> INSTRUCTIONS FOR THE TASK
Exactly reproduce the lines from the one containing "Heart shape candy" through the last line of the data, both ends included, leaving out pictures.

DATA EXTRACT START

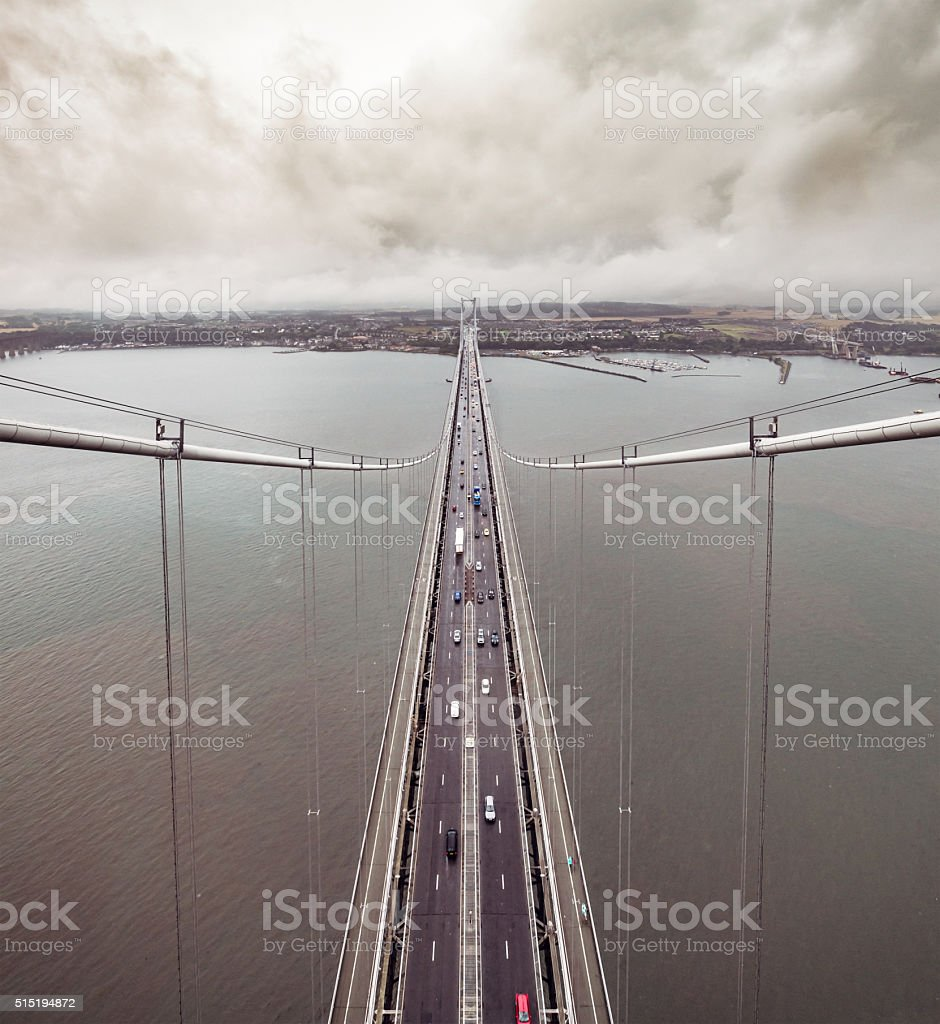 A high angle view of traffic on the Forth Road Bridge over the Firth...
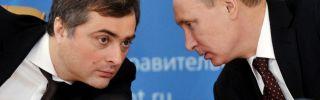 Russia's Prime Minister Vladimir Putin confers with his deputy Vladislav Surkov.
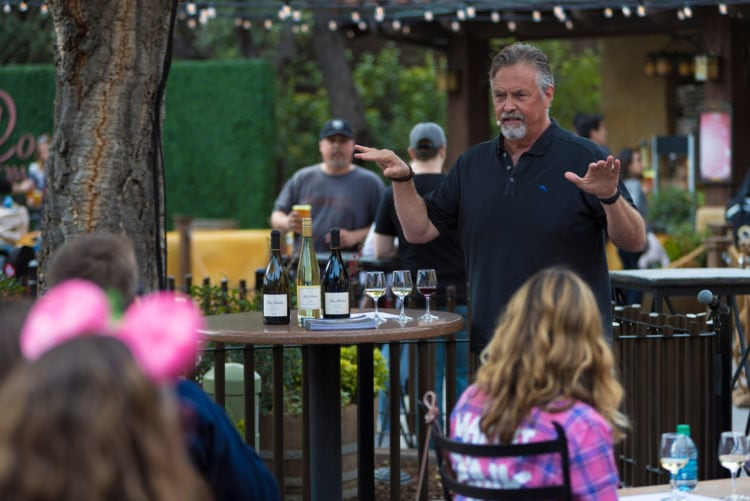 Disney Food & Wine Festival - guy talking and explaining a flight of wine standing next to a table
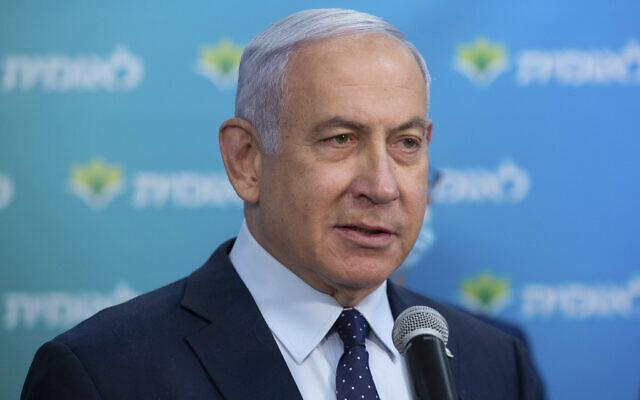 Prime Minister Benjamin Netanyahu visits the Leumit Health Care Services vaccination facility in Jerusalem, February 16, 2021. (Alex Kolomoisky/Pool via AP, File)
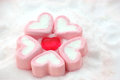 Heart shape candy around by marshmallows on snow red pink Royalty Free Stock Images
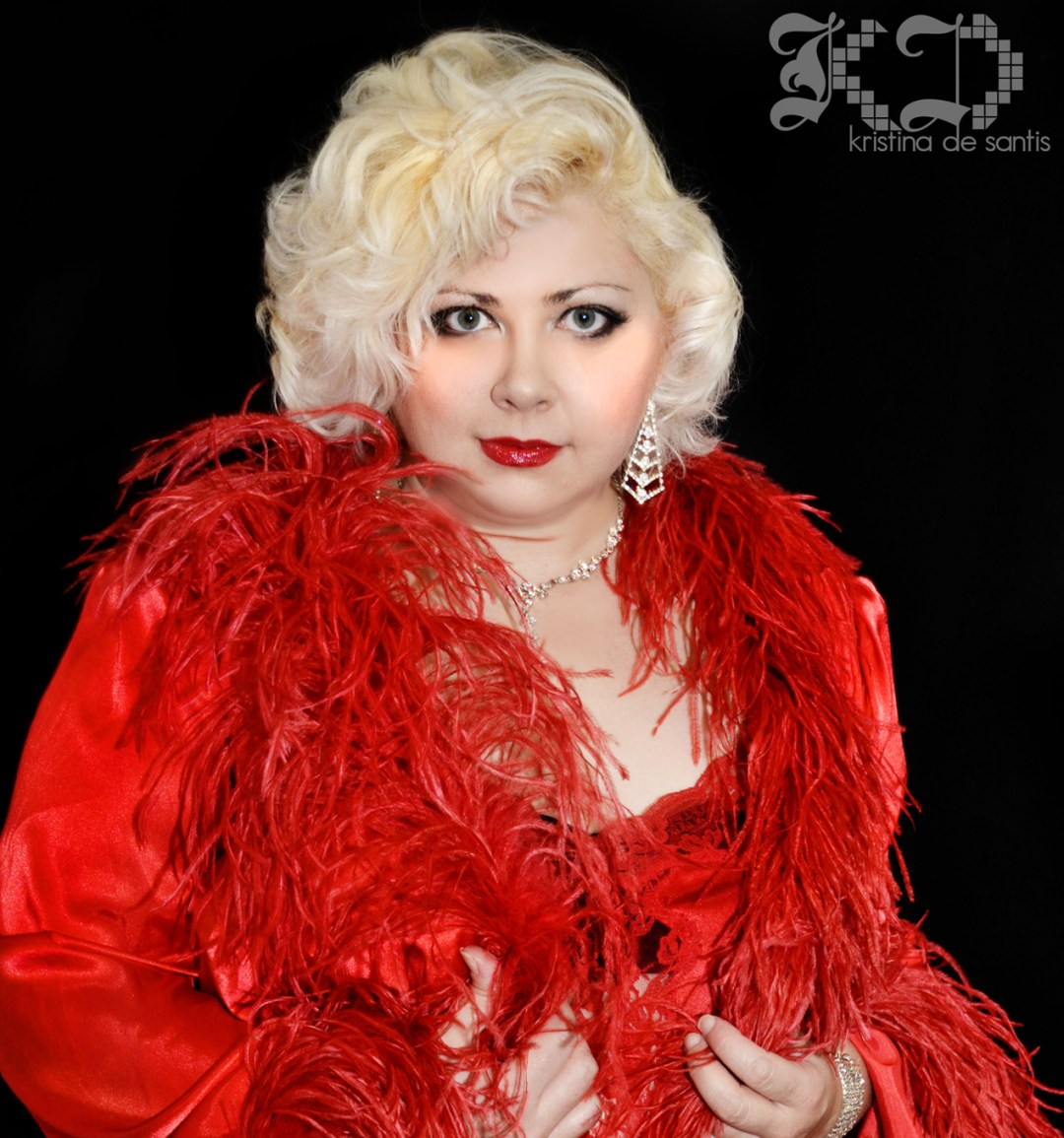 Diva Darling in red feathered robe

DATA EXTRACT END

> ANSWER AREA
 Heart shape candy around by marshmallows on snow red pink Royalty Free Stock Images
 Diva Darling in red feathered robe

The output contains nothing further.